Cadets to take part in Knife Awareness programme
SKELMERSDALE Sea Cadets will soon be undertaking the free “Optimal performance in Knife Awareness” programme, which has been designed to create awareness in young people of how to deal with threatening behaviour and defend themselves in a crisis situation.
This programme will be based at Tawd Road, Skelmersdale and will begin in October.
It was successfully introduced at the Sea Cadets in Old Swan, Liverpool where the cadets and their commanding officer clearly supported the programme to such an extent that they recommended it to other Sea Cadet Units.
The aim of the programme is to learn to cope in a supportive atmosphere where there are activities and discussions.
John Bullock, programme leader said: “We established very early on that our objectives are not to turn young people you into Bruce Lee or Jackie Chan.
“It’s a safety-first programme and if possible, young people should contact the police or responsible adult, or simply running away maybe the best solution.
“By installing confidence in a young person’s ability to dissolve a crises situation and using communication (verbal and body language), as a mechanism of control in a crises situation.
“Observation of an assailant’s body language and stance could establish a route out or determine the method of attack by the aggressor and to stack the odds in your favour of a successful defence.
“Hopefully a cadet may not find themselves in such a dangerous position but if they do by learning how to defend a knife attack by controlling the weaponised limb and restricting the aggressor’s ability, it will maximise their opportunity to extract themselves from the situation as safely as possible.”
Cllr John Fillis, Skelmersdale East said: “It’s an absolute tragedy that we see knife crime in the news almost on a daily basis.
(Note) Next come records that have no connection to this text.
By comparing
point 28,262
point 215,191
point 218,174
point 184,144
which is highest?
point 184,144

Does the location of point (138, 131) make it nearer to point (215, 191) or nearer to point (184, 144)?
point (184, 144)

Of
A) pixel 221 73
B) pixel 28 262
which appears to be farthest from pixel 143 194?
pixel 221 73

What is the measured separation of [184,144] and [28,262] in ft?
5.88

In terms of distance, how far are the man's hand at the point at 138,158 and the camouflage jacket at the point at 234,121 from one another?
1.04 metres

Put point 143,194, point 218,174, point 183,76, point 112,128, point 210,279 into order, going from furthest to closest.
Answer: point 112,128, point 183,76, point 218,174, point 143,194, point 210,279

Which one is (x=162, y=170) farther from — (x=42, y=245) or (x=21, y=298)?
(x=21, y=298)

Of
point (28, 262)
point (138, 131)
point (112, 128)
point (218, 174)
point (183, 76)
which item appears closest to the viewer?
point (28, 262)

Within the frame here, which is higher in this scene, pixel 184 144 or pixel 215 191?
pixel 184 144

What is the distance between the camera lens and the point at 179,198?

The police along with others within the community are trying their best to reduce the risk. But quite often it is the fear of crime that has the greatest impact on young people.
“Getting away is always the best policy and there is nothing wrong with calling the police or a responsible adult. However, it’s important that they gain confidence when going out and they are equipped with the knowledge and skills that this programme provides, which may help them if needed.”